Schools urging teens to put off losing virginity
NEW lesson plans set to be rolled out in secondary schools will urge young people to delay having sex for the first time.
Teenagers will soon be taught about the risks associated with having sex, following new research that shows young people were having sex at an earlier age than in previous generations.
The initiative -- which was launched yesterday by the Crisis Pregnancy Programme (CCP) -- aims to reduce young people's chances of contracting sexually transmitted diseases or having unexpected pregnancies.
The organisation said that the programme was developed in response to studies which revealed Irish teenagers are becoming intimate at an earlier age than ever before.
The research found that young people who have sex for the first time before the age of 17, are 70pc more likely to experience a crisis pregnancy in their lifetime.
It also found that these teenagers are three times more likely to contract an STI or experience an abortion.
Those who had sex before 17 were also more likely to wish they had waited longer before having sex.
The initiative is part of b4udecide.ie -- a website which encourages people to make healthier choices in relation to their sexual activity.
The site received more than 80,000 visitors last year -- with young people spending a considerable amount of time surfing through the available information.
CPP acting director Dr Stephanie O'Keeffe, said they would be coordinating a rollout of the lesson plans to secondary schools and youth organisations over the coming months.

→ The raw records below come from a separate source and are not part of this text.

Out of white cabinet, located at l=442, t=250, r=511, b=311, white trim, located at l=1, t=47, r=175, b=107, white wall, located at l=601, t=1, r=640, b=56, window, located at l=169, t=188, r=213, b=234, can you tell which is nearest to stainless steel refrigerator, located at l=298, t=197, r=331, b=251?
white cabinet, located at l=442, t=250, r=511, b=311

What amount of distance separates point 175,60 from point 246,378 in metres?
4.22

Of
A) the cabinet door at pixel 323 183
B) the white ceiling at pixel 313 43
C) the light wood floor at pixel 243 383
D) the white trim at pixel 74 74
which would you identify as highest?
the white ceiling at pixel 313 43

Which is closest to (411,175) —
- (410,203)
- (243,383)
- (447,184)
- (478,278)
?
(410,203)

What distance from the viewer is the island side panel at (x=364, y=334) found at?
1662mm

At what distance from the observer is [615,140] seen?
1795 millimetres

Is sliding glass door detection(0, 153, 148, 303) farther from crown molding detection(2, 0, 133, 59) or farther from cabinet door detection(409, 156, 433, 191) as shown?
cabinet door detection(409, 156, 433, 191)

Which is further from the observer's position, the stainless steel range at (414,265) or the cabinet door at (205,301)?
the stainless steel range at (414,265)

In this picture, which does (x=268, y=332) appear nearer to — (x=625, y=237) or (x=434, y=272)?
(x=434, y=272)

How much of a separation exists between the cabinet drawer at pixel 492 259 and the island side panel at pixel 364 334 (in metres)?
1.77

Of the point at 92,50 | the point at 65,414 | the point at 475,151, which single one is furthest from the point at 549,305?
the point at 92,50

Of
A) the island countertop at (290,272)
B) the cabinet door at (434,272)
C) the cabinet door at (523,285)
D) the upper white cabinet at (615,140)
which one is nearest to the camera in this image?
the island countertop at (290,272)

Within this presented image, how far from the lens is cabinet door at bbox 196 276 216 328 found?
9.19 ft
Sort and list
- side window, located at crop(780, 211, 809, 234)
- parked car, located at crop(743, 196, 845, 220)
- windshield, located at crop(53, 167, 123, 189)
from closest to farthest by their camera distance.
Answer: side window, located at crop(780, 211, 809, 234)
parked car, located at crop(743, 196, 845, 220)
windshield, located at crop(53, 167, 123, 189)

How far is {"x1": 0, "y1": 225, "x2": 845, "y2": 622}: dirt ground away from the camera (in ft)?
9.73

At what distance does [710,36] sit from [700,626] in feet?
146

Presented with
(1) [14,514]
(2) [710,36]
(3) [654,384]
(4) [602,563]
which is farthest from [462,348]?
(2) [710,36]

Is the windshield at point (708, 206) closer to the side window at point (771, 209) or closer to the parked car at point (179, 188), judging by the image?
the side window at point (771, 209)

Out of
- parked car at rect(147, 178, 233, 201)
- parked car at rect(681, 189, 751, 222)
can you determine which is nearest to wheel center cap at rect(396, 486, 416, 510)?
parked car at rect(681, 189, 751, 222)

"While we have seen sustained reductions in teenage pregnancy and teenage abortion rates over the last 10 years, evidence shows that young people continue to face immense pressures from the internet, advertising and, of course, their peers," she said.
Children's Minister Frances Fitzgerald -- who spoke at the publication of the CPP's annual report yesterday -- expressed concern at the exposure of young people to "sexual messaging".
"Teenagers and indeed younger children are exposed to more sexual messaging than at any time in the past.
"In this context, young people need good, clear information from their parents, schools and youth work settings on how to establish and conduct happy, safe, loving relationships and how to avoid crisis pregnancy and STIs."